Your task is to return the line containing "In your view, which" plus every line after it, exactly and with nothing added.

□ □ □

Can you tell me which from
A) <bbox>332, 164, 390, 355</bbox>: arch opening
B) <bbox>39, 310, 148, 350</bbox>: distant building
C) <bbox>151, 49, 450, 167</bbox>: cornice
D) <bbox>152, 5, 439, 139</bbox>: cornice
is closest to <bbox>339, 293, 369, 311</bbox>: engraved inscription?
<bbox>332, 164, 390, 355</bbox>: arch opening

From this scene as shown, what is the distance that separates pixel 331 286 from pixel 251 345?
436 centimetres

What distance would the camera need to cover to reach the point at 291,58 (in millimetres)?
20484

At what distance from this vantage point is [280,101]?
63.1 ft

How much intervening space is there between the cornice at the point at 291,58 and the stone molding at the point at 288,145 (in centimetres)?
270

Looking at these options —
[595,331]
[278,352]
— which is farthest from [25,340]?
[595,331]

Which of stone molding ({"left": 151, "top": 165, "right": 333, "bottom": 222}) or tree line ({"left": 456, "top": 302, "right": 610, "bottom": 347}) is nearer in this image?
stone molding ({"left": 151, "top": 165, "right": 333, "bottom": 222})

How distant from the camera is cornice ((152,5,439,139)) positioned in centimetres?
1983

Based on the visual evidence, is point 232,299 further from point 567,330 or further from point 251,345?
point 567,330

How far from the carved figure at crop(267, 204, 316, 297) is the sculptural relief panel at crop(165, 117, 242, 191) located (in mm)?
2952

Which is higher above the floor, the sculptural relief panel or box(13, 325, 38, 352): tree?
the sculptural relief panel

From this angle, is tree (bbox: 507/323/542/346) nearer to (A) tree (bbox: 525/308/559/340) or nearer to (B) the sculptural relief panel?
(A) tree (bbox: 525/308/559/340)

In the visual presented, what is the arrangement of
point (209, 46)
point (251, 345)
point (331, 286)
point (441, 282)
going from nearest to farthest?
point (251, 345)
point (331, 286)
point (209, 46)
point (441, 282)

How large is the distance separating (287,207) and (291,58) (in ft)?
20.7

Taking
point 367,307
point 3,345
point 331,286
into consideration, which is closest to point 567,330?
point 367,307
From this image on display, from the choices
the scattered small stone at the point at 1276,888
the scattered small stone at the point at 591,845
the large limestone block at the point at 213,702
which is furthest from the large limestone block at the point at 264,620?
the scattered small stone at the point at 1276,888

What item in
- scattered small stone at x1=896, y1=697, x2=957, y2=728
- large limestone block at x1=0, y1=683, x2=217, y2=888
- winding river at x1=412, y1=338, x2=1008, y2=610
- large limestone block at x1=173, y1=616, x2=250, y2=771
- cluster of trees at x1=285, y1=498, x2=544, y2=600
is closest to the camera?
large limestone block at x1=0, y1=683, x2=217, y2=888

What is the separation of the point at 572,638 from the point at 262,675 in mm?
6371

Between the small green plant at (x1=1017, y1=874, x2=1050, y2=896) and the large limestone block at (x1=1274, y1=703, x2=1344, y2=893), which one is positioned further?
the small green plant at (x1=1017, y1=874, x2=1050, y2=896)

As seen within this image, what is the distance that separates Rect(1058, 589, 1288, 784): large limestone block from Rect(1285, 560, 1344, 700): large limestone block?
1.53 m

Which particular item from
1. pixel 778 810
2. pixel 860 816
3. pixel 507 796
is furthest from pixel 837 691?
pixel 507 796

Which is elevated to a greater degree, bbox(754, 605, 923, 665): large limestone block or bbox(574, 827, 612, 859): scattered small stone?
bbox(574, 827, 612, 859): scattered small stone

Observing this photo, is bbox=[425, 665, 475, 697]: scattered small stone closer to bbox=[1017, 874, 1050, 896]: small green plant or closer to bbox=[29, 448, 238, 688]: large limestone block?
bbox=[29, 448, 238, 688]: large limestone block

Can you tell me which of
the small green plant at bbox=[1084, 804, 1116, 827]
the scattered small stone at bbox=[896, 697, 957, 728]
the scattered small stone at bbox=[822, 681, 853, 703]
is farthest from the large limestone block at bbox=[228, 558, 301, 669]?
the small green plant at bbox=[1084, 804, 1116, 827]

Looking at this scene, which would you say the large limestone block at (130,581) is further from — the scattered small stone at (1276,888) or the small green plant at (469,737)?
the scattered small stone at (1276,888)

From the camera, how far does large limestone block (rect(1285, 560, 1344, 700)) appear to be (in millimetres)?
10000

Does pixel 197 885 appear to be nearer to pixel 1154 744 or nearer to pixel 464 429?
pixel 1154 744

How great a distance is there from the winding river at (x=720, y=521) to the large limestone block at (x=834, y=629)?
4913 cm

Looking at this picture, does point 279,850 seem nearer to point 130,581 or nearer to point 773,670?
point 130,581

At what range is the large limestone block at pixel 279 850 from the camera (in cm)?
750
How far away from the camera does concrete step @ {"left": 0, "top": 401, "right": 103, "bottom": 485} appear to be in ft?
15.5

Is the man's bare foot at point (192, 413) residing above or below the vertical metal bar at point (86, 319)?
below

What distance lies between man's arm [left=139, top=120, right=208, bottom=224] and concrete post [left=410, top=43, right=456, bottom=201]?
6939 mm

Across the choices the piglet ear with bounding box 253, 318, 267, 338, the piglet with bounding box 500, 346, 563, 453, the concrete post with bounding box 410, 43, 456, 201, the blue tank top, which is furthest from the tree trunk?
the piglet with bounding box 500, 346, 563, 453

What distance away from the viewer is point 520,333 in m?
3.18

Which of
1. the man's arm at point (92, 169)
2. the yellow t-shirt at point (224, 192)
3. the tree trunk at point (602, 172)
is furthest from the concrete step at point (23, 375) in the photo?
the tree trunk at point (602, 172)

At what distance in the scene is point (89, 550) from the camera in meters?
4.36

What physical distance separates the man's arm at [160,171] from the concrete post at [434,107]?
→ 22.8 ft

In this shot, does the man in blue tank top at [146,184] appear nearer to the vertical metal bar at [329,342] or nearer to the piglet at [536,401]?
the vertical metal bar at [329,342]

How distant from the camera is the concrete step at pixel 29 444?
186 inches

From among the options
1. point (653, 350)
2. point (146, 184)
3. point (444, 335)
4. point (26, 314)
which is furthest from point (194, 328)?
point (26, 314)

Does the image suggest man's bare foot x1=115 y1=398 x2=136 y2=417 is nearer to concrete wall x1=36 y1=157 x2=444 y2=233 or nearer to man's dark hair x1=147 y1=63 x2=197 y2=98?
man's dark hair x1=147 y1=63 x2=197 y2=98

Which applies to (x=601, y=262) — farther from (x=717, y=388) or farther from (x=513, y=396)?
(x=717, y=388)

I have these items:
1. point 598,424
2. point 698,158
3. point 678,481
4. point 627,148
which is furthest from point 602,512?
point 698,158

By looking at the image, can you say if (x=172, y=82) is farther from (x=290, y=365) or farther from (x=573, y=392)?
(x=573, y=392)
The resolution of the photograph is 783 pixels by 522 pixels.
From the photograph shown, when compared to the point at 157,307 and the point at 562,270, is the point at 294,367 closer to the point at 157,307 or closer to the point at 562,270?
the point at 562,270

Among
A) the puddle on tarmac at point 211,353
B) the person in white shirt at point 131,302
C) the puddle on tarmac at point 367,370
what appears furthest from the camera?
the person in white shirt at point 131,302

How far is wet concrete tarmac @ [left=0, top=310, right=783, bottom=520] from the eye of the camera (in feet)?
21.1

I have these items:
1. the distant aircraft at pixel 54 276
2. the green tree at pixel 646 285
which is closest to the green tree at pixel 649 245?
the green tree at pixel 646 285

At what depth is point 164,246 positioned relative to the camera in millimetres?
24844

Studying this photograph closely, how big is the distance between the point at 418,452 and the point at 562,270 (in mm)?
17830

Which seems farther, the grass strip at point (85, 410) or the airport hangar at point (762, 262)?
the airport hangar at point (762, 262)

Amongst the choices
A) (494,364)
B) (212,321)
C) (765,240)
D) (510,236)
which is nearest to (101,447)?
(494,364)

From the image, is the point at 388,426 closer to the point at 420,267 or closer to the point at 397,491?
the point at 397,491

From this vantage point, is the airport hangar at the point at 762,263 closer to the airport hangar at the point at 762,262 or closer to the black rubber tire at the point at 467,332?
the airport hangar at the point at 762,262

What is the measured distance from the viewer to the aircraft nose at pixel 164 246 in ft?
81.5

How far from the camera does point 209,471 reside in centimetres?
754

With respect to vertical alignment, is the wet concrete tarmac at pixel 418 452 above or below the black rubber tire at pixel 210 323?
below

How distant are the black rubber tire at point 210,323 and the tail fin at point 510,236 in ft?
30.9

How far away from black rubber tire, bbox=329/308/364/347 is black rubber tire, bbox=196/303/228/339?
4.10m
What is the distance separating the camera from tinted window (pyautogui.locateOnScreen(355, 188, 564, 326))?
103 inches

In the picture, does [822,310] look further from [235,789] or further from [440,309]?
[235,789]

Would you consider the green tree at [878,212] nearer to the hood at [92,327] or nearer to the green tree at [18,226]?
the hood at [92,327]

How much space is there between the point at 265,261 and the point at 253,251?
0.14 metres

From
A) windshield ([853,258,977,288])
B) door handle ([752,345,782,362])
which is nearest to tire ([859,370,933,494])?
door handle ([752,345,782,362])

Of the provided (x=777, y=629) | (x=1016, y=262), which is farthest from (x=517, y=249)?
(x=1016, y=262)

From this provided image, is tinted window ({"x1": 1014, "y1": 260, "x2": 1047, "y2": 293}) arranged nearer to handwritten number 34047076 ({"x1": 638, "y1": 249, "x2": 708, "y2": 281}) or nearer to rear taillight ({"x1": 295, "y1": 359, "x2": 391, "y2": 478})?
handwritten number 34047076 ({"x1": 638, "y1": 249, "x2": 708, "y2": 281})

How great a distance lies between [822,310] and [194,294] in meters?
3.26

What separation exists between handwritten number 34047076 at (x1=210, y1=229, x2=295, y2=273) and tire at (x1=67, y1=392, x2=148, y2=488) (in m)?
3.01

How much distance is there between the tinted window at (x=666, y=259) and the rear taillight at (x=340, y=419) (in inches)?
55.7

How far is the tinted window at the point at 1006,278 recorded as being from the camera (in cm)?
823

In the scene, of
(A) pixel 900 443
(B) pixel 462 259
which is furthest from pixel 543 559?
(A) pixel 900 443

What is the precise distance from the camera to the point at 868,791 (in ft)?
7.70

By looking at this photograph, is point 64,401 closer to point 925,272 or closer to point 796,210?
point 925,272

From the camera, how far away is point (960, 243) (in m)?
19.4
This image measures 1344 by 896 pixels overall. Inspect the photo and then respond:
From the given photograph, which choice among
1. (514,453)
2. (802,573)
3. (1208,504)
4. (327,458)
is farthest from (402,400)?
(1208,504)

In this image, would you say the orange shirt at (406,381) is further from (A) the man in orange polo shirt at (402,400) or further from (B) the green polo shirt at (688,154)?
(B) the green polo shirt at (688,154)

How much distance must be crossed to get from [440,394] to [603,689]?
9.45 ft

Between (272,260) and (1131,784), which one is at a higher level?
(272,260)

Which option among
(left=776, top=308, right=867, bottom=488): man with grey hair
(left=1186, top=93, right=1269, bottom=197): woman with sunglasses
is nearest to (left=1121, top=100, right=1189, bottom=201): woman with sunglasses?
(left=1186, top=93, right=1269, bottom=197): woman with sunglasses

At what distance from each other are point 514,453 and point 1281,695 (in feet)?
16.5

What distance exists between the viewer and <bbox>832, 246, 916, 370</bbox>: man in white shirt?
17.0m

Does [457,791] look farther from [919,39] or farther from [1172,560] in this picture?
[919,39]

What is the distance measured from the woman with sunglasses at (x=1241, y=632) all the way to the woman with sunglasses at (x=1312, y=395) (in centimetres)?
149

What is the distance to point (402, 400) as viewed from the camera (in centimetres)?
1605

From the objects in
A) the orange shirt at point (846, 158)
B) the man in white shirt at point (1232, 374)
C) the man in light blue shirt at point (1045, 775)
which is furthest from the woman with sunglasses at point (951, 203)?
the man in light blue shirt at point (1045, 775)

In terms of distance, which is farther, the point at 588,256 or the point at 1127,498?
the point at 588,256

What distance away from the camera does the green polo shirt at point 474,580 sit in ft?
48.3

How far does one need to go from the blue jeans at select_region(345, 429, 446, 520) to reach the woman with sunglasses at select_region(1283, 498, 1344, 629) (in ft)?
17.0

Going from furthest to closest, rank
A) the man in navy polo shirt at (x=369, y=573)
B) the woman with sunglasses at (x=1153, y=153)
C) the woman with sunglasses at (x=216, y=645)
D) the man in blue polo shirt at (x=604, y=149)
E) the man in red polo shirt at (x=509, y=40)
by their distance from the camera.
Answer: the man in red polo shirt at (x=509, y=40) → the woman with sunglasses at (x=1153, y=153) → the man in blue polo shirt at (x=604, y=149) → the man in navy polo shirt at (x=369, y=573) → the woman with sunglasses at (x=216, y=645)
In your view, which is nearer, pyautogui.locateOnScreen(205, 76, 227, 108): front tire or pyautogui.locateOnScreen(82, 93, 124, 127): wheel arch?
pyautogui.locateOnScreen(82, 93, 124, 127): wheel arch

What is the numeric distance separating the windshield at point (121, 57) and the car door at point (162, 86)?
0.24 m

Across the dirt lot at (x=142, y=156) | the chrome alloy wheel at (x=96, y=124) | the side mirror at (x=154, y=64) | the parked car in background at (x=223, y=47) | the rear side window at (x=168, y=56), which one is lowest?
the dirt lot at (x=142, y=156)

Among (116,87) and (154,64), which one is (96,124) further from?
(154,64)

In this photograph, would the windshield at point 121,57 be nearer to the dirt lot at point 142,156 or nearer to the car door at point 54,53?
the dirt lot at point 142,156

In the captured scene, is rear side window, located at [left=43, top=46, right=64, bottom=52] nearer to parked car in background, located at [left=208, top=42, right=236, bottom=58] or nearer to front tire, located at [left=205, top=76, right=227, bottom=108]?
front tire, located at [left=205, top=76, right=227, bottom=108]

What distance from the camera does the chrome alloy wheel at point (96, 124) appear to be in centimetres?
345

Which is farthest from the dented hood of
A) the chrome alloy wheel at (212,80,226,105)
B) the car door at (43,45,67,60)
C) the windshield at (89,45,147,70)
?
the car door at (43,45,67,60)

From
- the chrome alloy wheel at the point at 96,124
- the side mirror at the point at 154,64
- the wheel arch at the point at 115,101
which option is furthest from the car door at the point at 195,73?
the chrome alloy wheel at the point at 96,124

□ □ □

▸ **Solution for this exercise**:
In your view, which is nearer, pyautogui.locateOnScreen(205, 76, 227, 108): front tire or pyautogui.locateOnScreen(82, 93, 124, 127): wheel arch?
pyautogui.locateOnScreen(82, 93, 124, 127): wheel arch

What is the numeric distance separating the windshield at point (121, 57) and the car door at point (162, 86)?
0.24 m

Across the dirt lot at (x=142, y=156) | the chrome alloy wheel at (x=96, y=124) | the side mirror at (x=154, y=64) | the parked car in background at (x=223, y=47) | the rear side window at (x=168, y=56), which one is lowest?
the dirt lot at (x=142, y=156)

Among (116,87) and (154,64), which one is (96,124) further from?
(154,64)

In this photograph, would the windshield at point 121,57 be nearer to the dirt lot at point 142,156 or nearer to the car door at point 54,53?
the dirt lot at point 142,156

In the captured scene, is rear side window, located at [left=43, top=46, right=64, bottom=52] nearer to parked car in background, located at [left=208, top=42, right=236, bottom=58] or nearer to front tire, located at [left=205, top=76, right=227, bottom=108]?
front tire, located at [left=205, top=76, right=227, bottom=108]

What distance from the camera does the chrome alloy wheel at point (96, 124) appear to be in centimetres?
345

Which is farthest from the dented hood of
A) the chrome alloy wheel at (212,80,226,105)
B) the car door at (43,45,67,60)
C) the windshield at (89,45,147,70)
?
the car door at (43,45,67,60)

From
- the chrome alloy wheel at the point at 96,124
- the side mirror at the point at 154,64
- the wheel arch at the point at 115,101
which option is furthest from the car door at the point at 195,73?
the chrome alloy wheel at the point at 96,124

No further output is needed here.